14.8.08

SONETO

Por quantas falas te fizeste surda
Por quantas vilas te fizeste coxa
Por quantos homens te fizeste sexo
Por quantos temas te fizeste muda

Por tanto medo te fizeste nula
Por tanto açoite te fizeste sonsa
Por tanto efeito te fizeste nexo
Por tantas noites te fizeste puta

Por tantas dores escolheste o ódio
Por ser somente te fizeste muita
Por ser veloz tu te fizeste lenta

Por teu rancor sobrou-te este fim mórbido
Que tua descendência não assusta
Na flor da idade já morreste seca

13.8.08

MERCEARIAS MERCENÁRIAS

Troque de calçada se, numa dessas ruas do centro,
avistar uma mercearia mercenária
Não hesite a fuga se ouvir um chamado vindo
de dentro de uma mercearia mercenária

Nelas vivem os novos vermes!
Nelas constroem suas armadilhas os novos vermes!

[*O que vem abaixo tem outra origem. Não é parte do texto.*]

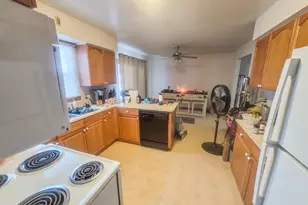 602 Brown St, Wausau, WI 54403 - Photo 4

Eles estão em toda parte, nos becos e nas avenidas
Nos paços e nas malocas
Eles são amigos da praga, e inimigos da arte
Eles são usurários - tome cuidado
porque nesta malandragem
– não duvide – somos todos otários.

5.8.08

TRABALHO

Sinto algo verdadeiramente estranho pelas pessoas que parecem aceitar em suas vidas, com tranqüilidade, a assertiva de que a vida é o trabalho.
Certamente não as invejo, mas nem por isso deixo de sentir certo apreço, uma estima do fundo da alma por seu tão bem adaptado estado de espírito.
A mim, resta o aperto no peito de crer na existência de um sentido outro, possível e ainda velado, um fim para o qual tudo o mais seja meio, que não se esgote no esforço diário do ganha-pão.